The COVID-19 outbreak, while frightening, presents an opportunity to reconsider some of our fundamental assumptions about sovereignty, international relations, and global power itself. In fact, presidential candidate Senator Bernie Sanders (D-Vt.) has already started this process. Throughout his campaign, Sanders has regularly highlighted how U.S. citizens are connected to people around the world. To cite just one of many examples, in July 2019, Sanders told the Council on Foreign Relations that he would not rejoin the Trans-Pacific Partnership (TPP) because, he affirmed, it wouldn’t bring American jobs back and would force U.S. laborers to compete with foreigners “who are working as modern-day slaves.” Sanders, unlike the majority of presidents and presidential candidates, gestured toward a post-nationalist politics that put human beings, not just Americans, at its center.

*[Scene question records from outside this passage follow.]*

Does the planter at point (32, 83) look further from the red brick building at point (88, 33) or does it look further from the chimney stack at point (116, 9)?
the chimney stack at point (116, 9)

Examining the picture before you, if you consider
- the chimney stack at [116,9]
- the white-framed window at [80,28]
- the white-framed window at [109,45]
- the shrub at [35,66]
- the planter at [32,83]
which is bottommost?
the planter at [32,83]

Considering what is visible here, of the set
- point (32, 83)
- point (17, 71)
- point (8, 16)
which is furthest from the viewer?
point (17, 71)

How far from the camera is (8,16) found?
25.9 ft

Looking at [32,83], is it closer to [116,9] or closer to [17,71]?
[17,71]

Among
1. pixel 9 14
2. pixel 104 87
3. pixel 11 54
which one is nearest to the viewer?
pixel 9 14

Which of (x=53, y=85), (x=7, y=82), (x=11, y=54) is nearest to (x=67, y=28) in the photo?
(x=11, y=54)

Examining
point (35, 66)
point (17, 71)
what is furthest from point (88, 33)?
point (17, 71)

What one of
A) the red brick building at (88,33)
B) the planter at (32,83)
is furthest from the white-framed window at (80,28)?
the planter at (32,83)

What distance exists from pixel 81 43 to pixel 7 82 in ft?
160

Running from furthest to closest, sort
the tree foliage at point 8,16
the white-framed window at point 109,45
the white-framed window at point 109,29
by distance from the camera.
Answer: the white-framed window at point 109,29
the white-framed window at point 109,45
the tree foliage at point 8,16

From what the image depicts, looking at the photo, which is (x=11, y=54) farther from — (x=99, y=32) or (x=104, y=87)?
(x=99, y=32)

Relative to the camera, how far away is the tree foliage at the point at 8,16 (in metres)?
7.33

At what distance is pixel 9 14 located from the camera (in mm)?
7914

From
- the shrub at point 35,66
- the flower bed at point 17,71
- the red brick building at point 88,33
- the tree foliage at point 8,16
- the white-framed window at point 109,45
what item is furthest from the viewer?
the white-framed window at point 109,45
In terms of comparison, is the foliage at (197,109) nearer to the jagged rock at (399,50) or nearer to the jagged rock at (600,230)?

Seventy-five years ago, Americans emerged from World War II ready to abandon some of their sovereignty in order to create a more just, peaceful, and prosperous world. The rivalry with the Soviet Union, though, prevented this from happening. But the Cold War is now history. In 2020, the major challenges the United States faces are not national, but are rather inter- and trans-national, in character. It is far more likely that Americans will suffer and die from viral outbreaks, climate disruptions, and inequality, than on battlefields in China or Russia. As such, restrainers must begin developing the international organizations — and international ideas — appropriate to confronting and solving the problems Americans, and humanity in general, face today.